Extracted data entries
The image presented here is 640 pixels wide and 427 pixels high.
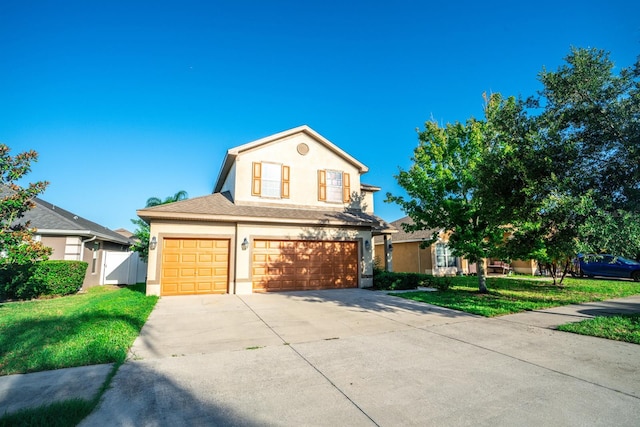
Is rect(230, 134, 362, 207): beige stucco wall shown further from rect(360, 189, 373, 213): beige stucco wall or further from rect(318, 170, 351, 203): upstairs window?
rect(360, 189, 373, 213): beige stucco wall

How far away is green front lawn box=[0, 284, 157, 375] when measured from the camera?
4773mm

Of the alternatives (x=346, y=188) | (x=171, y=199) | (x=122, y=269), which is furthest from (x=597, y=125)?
(x=171, y=199)

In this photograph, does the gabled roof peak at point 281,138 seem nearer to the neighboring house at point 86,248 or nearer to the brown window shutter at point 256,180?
the brown window shutter at point 256,180

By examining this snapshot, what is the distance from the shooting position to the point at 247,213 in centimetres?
1309

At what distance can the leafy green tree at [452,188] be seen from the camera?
465 inches

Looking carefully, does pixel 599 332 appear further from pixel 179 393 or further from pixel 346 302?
pixel 179 393

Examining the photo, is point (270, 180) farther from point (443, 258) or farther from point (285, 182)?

» **The request**: Output the lines from the line containing "By examining this" through the end of the records as a JSON list of strings, one string per line, with blank lines left out.

» **The reply**:
[
  "By examining this snapshot, what is the distance from the shooting position to the point at 247,213 in centimetres?",
  "1309",
  "At what distance can the leafy green tree at [452,188] be seen from the camera?",
  "465 inches",
  "Looking carefully, does pixel 599 332 appear further from pixel 179 393 or further from pixel 346 302?",
  "pixel 179 393",
  "Examining the photo, is point (270, 180) farther from point (443, 258) or farther from point (285, 182)?"
]